To the south the best land route from Epirus to Athens, and the one taken by Lord Byron in 1809, was to cross into the Peloponnese and follow the coast to Corinth, and then into Attica.
Under Ottoman rule land could still be held in private, particularly smallholdings and land in more marginal areas; land given to religious foundations or put aside for charitable purposes, whether Muslim or Christian, was also respected. But newly conquered territory was seen as a potentially valuable resource for the Empire and a source of revenue. Land in Europe taken during Ottoman expansion, usually from those who had resisted invasion, was redistributed and given to key members of the military, particularly non-salaried cavalrymen (Sipahis) and janissaries, as compensation for military service, and to high-ranking slaves (kuls) of the Sultan to be managed as personal fiefdoms. This land reverted back to the Sultan when the occupier moved on or died, to be distributed anew. Taxes were gathered by the proprietor and a few days’ labour a year was required from the peasants.

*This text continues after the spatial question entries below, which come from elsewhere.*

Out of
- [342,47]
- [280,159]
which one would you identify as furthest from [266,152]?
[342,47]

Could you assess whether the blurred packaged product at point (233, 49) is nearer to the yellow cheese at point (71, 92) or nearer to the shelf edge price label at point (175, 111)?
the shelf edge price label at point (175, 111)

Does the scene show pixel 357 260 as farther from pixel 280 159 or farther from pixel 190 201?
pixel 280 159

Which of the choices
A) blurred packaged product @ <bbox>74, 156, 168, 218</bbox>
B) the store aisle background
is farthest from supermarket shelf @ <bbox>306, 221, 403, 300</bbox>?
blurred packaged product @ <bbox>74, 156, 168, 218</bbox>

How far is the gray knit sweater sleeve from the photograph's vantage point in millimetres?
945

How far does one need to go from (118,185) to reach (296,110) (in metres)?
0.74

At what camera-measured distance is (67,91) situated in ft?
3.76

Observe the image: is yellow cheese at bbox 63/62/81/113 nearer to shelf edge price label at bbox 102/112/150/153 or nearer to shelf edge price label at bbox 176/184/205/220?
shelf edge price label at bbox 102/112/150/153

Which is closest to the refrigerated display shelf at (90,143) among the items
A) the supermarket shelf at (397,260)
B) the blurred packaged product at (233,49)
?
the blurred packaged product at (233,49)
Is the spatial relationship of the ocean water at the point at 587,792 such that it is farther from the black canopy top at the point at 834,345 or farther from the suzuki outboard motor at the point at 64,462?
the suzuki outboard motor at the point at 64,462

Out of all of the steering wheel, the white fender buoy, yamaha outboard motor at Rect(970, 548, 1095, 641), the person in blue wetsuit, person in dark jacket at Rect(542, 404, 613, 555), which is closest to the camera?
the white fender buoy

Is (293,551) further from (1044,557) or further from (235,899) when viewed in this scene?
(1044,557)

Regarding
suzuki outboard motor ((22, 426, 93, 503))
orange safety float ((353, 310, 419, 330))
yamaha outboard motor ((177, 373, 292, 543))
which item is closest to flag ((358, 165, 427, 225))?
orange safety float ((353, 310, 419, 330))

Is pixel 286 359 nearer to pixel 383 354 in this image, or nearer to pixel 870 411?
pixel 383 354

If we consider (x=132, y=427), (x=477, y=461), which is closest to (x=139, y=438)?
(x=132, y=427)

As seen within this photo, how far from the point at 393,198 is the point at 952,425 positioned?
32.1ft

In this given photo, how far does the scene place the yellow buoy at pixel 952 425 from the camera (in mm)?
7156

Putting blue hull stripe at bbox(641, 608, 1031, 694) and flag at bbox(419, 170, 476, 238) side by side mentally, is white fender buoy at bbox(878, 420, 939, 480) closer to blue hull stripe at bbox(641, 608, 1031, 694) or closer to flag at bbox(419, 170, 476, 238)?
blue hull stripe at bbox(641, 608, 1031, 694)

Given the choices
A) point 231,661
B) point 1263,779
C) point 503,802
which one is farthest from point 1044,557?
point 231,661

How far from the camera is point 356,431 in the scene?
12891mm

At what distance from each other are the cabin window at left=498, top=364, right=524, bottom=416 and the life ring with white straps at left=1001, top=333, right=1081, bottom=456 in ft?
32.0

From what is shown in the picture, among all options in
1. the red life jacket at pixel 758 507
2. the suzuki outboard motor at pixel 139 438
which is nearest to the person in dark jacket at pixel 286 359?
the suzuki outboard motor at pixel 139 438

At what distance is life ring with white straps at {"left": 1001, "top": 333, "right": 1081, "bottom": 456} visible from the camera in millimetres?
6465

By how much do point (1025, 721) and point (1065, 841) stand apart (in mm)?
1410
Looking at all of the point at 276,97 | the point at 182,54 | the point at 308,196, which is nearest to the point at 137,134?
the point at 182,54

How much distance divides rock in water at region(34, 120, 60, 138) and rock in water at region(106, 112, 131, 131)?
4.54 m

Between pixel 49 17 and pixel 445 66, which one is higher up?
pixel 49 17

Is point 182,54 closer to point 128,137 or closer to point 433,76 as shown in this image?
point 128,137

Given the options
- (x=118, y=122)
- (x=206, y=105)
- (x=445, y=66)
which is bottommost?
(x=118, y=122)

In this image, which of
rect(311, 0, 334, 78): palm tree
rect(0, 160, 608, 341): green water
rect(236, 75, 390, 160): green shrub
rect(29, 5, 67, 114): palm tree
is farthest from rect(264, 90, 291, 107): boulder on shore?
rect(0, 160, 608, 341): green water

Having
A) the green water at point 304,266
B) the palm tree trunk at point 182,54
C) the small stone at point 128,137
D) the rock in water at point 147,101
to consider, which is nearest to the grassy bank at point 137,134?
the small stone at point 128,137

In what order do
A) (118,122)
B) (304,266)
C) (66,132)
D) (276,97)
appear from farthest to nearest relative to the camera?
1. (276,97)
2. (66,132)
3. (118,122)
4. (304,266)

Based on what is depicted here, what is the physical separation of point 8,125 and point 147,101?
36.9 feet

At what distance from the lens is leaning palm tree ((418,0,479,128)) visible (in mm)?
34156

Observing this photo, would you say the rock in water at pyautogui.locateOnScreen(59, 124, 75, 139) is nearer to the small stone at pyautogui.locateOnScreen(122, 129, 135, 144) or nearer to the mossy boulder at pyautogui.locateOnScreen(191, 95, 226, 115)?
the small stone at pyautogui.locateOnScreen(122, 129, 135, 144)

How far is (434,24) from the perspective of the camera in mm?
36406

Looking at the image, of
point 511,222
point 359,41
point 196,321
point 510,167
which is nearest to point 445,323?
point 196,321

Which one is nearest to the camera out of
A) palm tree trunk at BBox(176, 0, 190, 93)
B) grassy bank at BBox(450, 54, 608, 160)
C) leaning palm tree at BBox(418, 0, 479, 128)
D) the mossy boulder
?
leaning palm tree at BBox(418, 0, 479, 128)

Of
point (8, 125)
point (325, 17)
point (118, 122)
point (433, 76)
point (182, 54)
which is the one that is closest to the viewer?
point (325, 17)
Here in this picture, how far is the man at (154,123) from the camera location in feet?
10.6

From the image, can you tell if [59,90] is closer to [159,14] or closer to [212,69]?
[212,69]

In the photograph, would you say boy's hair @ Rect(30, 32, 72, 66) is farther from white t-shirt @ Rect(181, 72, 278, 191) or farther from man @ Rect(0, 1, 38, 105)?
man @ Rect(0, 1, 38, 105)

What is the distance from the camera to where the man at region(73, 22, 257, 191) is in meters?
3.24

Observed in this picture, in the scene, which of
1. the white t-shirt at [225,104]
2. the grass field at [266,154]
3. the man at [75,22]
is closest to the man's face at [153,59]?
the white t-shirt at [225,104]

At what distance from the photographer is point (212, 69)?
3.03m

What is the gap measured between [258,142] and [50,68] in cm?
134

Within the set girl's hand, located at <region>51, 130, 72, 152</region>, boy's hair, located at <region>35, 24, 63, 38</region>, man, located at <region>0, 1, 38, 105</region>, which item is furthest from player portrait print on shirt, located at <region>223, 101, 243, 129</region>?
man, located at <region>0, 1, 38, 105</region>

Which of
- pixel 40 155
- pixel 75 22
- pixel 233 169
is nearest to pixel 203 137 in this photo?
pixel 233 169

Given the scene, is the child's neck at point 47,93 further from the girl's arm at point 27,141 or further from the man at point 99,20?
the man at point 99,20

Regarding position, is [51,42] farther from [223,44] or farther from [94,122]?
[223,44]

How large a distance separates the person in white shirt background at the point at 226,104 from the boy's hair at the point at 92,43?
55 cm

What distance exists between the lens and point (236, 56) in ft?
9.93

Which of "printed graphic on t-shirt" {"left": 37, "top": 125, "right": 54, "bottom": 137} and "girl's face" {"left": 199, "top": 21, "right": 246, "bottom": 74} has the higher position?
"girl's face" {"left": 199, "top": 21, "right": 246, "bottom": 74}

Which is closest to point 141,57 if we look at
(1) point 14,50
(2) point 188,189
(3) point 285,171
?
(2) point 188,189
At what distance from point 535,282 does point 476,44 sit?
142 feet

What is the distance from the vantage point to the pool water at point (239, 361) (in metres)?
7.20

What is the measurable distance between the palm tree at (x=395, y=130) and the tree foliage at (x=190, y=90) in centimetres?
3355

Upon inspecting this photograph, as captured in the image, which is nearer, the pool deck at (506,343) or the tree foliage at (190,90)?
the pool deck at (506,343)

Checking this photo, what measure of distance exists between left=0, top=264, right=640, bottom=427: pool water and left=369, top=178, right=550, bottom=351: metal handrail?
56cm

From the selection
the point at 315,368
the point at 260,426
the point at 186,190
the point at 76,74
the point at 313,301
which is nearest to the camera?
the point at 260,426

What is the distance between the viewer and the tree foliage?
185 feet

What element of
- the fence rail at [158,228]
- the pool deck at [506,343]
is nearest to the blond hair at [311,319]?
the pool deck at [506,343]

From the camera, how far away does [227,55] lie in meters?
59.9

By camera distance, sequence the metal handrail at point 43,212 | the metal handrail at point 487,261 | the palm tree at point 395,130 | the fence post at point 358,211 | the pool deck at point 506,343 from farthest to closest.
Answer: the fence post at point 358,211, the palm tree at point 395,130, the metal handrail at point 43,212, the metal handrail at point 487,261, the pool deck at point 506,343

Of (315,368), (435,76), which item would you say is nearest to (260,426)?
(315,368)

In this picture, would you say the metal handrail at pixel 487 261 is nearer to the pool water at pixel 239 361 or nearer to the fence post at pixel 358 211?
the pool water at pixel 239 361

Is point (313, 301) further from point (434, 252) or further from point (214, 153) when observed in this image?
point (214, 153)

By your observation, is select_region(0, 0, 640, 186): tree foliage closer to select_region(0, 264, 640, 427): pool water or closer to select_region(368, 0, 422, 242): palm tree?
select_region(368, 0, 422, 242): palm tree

Once the Empire ceased expanding, from the sixteenth century onwards, this relatively benign system fell into decline as the military class began to turn inwards on the Empire carving it up into private, hereditary landholdings, which a weakened administration was forced to recognize. By the time of Ali, most land was held under this new chiflik system, with the peasants reduced to serfs, no longer free to work for their own monetary gain, but labouring under the rule of a feudal lord for many days a week while a larger percentage of their harvest was seized. This oppressive rule caused many peasants to migrate from chiflik controlled areas, which in Greece meant into the mountains where Ottoman authority was tenuous.